What is being asked: Rewrite the entries below with "Mallorytown" changed to "Brockville" and every other character unchanged, leaving the pictures out.

Exercise data:
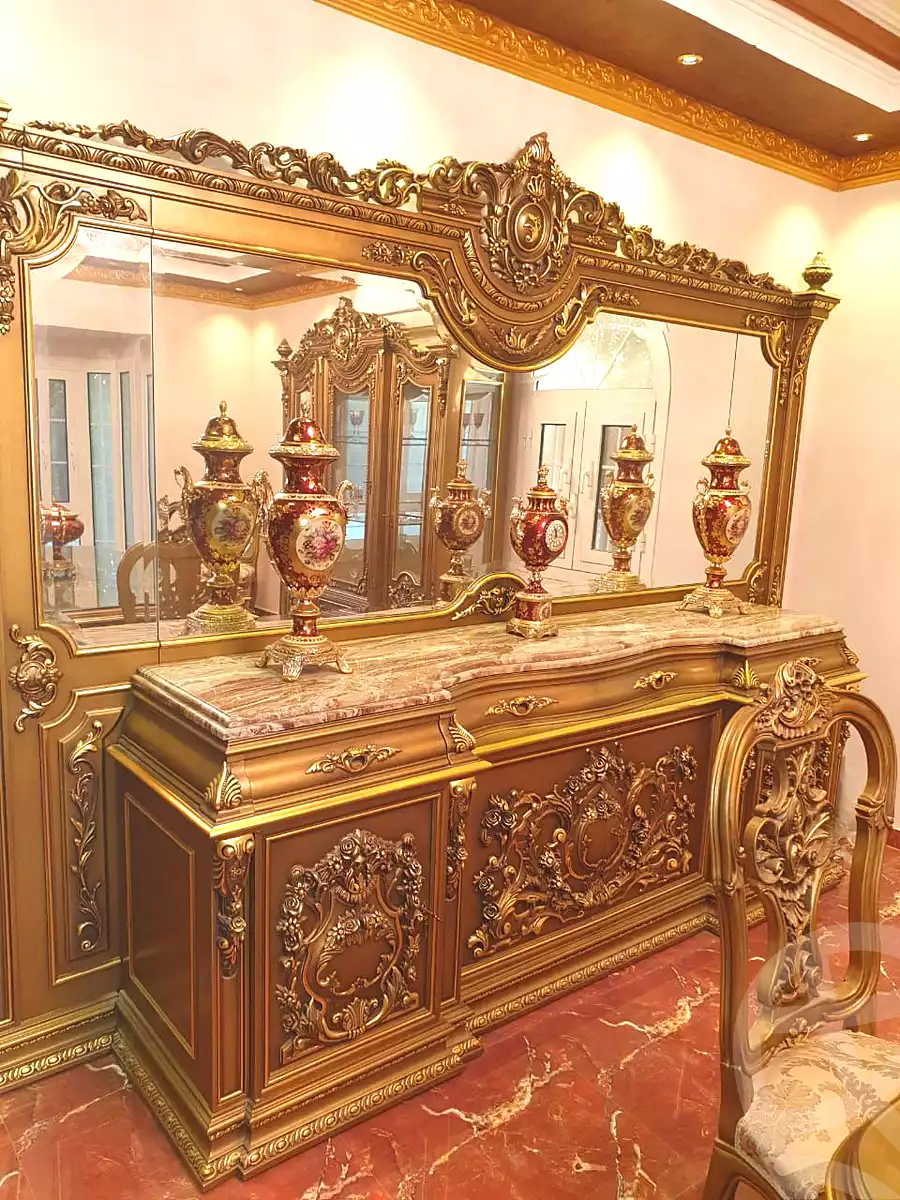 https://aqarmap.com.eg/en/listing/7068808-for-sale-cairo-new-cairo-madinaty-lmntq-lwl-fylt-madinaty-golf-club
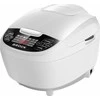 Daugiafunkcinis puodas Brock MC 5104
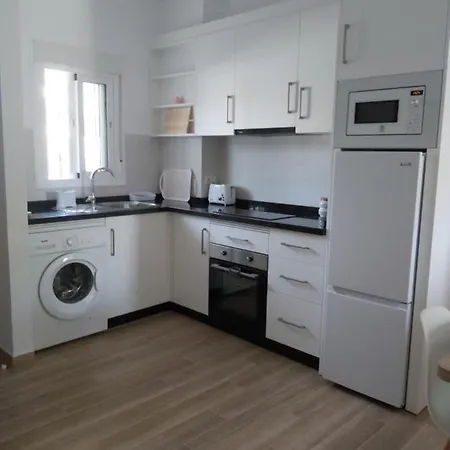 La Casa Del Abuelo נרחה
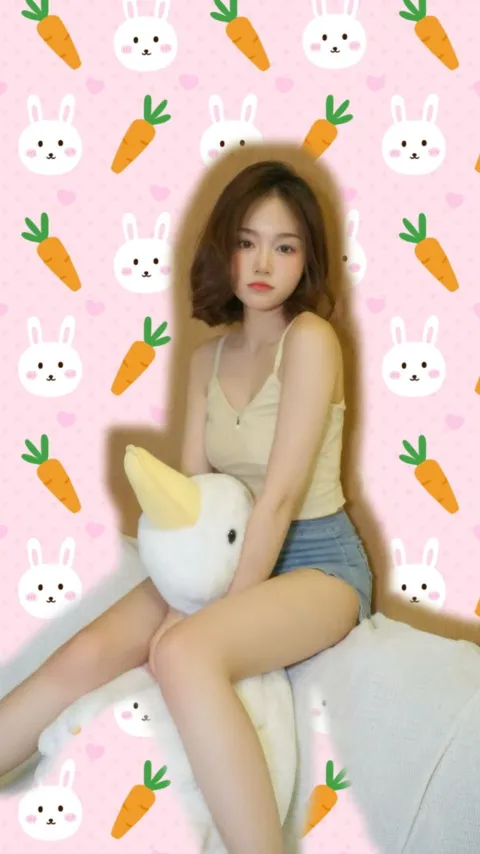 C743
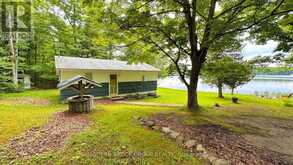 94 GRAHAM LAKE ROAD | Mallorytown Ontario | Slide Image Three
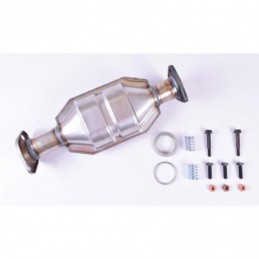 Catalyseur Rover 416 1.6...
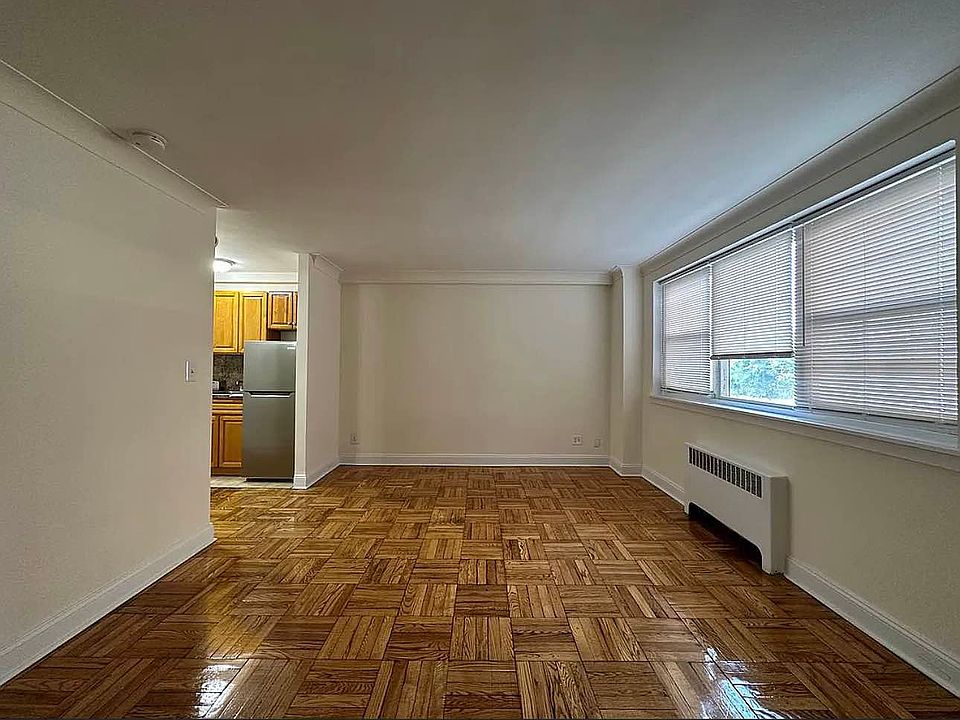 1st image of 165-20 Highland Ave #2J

Answer section:
 https://aqarmap.com.eg/en/listing/7068808-for-sale-cairo-new-cairo-madinaty-lmntq-lwl-fylt-madinaty-golf-club
 Daugiafunkcinis puodas Brock MC 5104
 La Casa Del Abuelo נרחה
 C743
 94 GRAHAM LAKE ROAD | Brockville Ontario | Slide Image Three
 Catalyseur Rover 416 1.6...
 1st image of 165-20 Highland Ave #2J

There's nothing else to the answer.